The effort paid off, with her winning entry earning them the best part of a new kitchen.

Period bookshelves added to the drawing room were one of the few other changes the Sneyds made to the house until extending the ground floor 13 years ago.

The new wing included a cedar conservatory, a second bathroom, a laundry and a darkroom.

They also built a new garage in a slightly different position to the old one, gaining internal access from the house.

Under the old garage, they found leadlight windows which matched those in another part of the home and which were perfect for the conservatory.

Previous owners had made some attempts at modernisation.

One had covered most of the lovely old doors with plywood, which the Sneyds promptly removed.

Another had glassed in the porch but those windows remain since it makes for a sheltered entrance and, as Mr Sneyd says with a smile, is "good for raising seedlings".

The house is not ideal, adds Mrs Sneyd, who worked in general practice, cytology, public health and hospital administration before retirement.
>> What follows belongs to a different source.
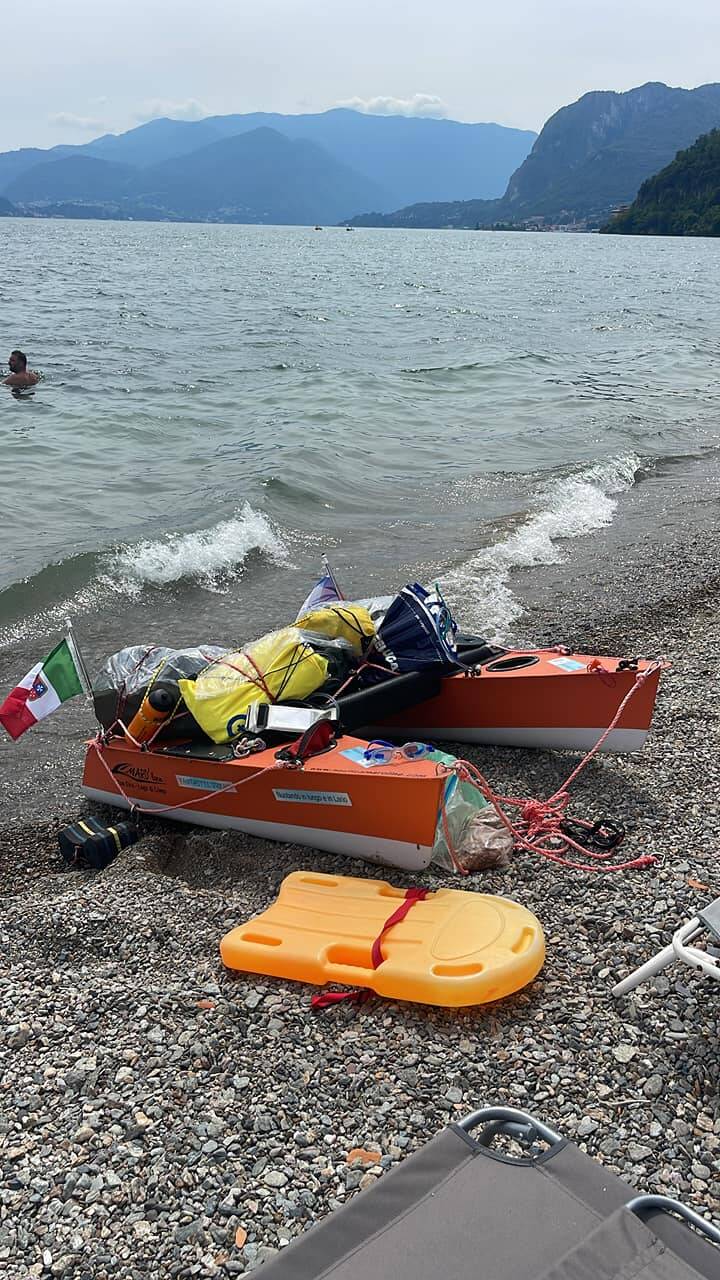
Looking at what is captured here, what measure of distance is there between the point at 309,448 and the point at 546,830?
13.6 metres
The south-facing kitchen was obviously designed for a maid and there is no large entertaining space.

But the home has many charms, not least of which is its authenticity.

The gracious interior is filled with antiques, some of which Mrs Sneyd picked up at auction and others brought from England in the early 1900s by Mr Sneyd's maternal grandmother, one of the Grahams of Edmond Castle, near Carlisle.

There are also mementoes of their travels, which included nearly eight years in the 1990s working in Fiji, Hong Kong and Sarawak.

Another attraction is that unlike many old homes which faced the street regardless of where the sun was, this one turns its back on Cliffs Rd and faces north.

The couple say what they most like about the house is that it is full of memories.

But they had to laugh when they heard a young woman there on a fundraising tour comment that "it must be weird living in a place full of old stuff".

"It's an old house, filled with old things, with old occupants," says Mrs Sneyd smiling.